### Extrait choisi
========================

L'avion du Lt Claron reste introuvable malgré les recherches. Deux Lysander font le voyage de Sarra pour rien, le colonel Leclerc ne se trouvant pas au rendez-vous. Un télégramme arrivé l'après-midi précise que par suite de retard il n'est arrivé qu'a 17 heures au lieu de 10.
Aucune garde ne se trouvait à Sarra pour protéger les avions contre une attaque italienne possible.
10 février
Mission de bombardement du fortin El Tag à Koufra. Six avions partent à 10 heures, mais l'avion du Lt du Boisouvray, par suite d’une baisse de régime, fait demi-tour après 20 minutes de vol.
Voyage dans des conditions de visibilité très mauvaises, brume de sable, nuages. Le bombardement est effectué à hauteur des nuages.
Au retour, un avion est repéré par le Capitaine Lager à 130 milles d'Ounianga, à 20 milles de la route. Une reconnaissance faite le lendemain montrera qu'il s'agit du Bombay. Un groupe de deux Blenheim ira le repérer demain. Nous supposons qu'il s'agit de l'avion du Lt Claron.
Le Bombay donne de ses nouvelles, il s'est perdu aux environs d'Ounianga et se fait relever en gonio par la voiture radio. Aucun avion n'étant disponible les recherches seront faites demain.
Arrivée du Col Leclerc de Sarra par Lysander. Il a poussé jusqu'à Koufra et ramené un prisonnier.
Contrairement aux décisions prises avant les opérations, le Col Leclerc demande une nouvelle série de missions au GRB1 et il n'admet pas l'indisponibilité de la totalité des avions. Il sembla que la non-réussite ou tout au moins la demi-réussite des opérations de Koufra doive retomber sur l'aviation (1). Le Col Leclerc fait remarquer au Lt Labas que nous avons eu tort de faire rechercher les avions perdus.
Recherches de l'avion du Lt Claron par cinq Blenheim, pas de résultat.

========================

### Données fournies
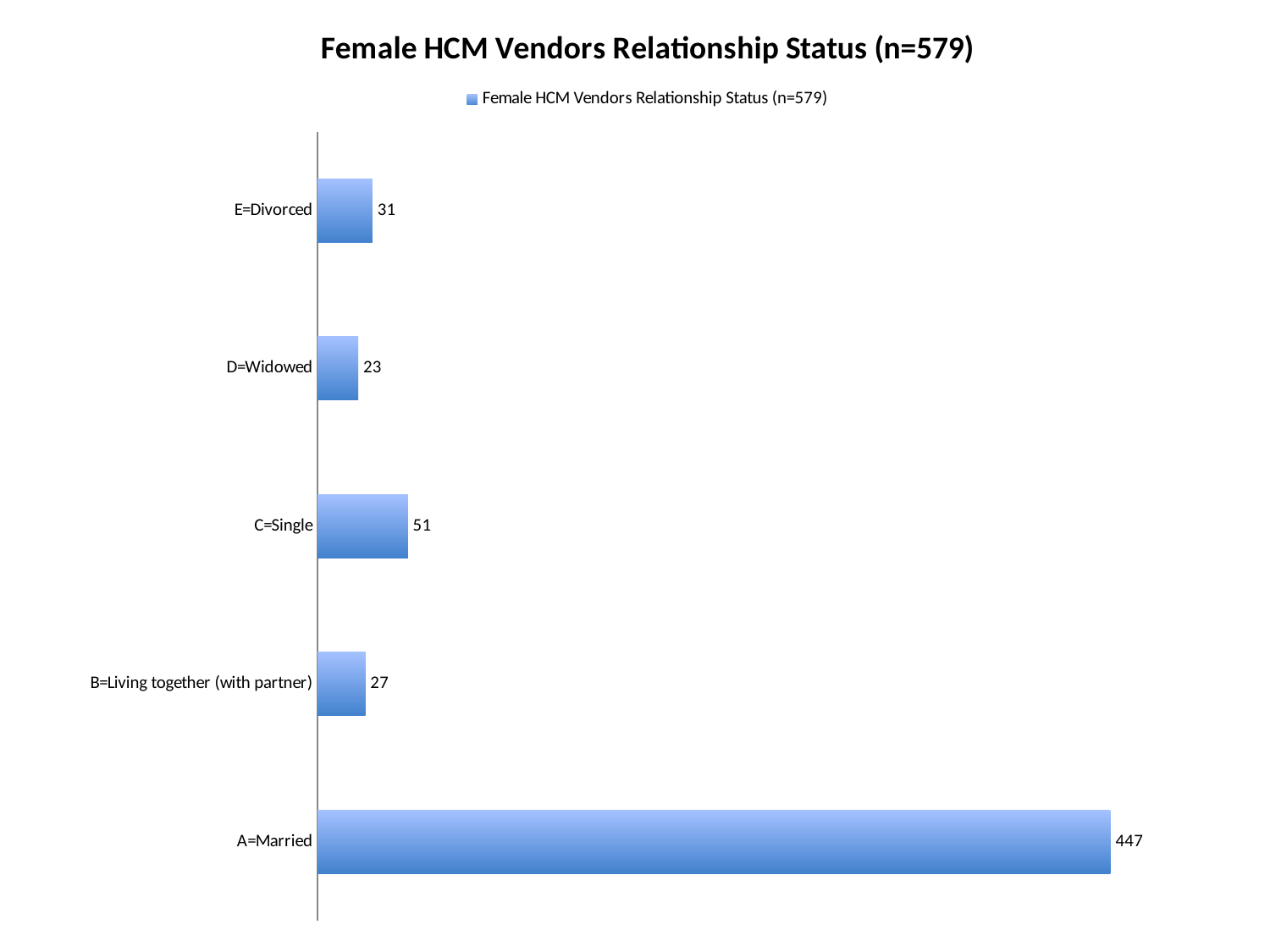
What is the title of the chart? Female HCM Vendors Relationship Status (n=579) What kind of chart is shown on the slide? Bar chart Which category has the lowest value? D=Widowed How many categories are shown in the chart? 5 Which category has the highest value? A=Married What is the value for C=Single? 51 What is the value for A=Married? 447 What is the value for B=Living together (with partner)? 27 What is the value for D=Widowed? 23 Which is larger, the value for E=Divorced or the value for B=Living together (with partner)? E=Divorced What is the difference between the values for A=Married and C=Single? 396 What is the difference between the values for E=Divorced and D=Widowed? 8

========================

### Énoncé du problème
Recopiez le passage de l'extrait sur les opérations de Koufra depuis « Aucune garde ne » jusqu'à « du Lt Claron. » inclus, en renommant « brume de sable » en « tempête de sable ».

### Résultat de l'exercice
Aucune garde ne se trouvait à Sarra pour protéger les avions contre une attaque italienne possible.
10 février
Mission de bombardement du fortin El Tag à Koufra. Six avions partent à 10 heures, mais l'avion du Lt du Boisouvray, par suite d’une baisse de régime, fait demi-tour après 20 minutes de vol.
Voyage dans des conditions de visibilité très mauvaises, tempête de sable, nuages. Le bombardement est effectué à hauteur des nuages.
Au retour, un avion est repéré par le Capitaine Lager à 130 milles d'Ounianga, à 20 milles de la route. Une reconnaissance faite le lendemain montrera qu'il s'agit du Bombay. Un groupe de deux Blenheim ira le repérer demain. Nous supposons qu'il s'agit de l'avion du Lt Claron.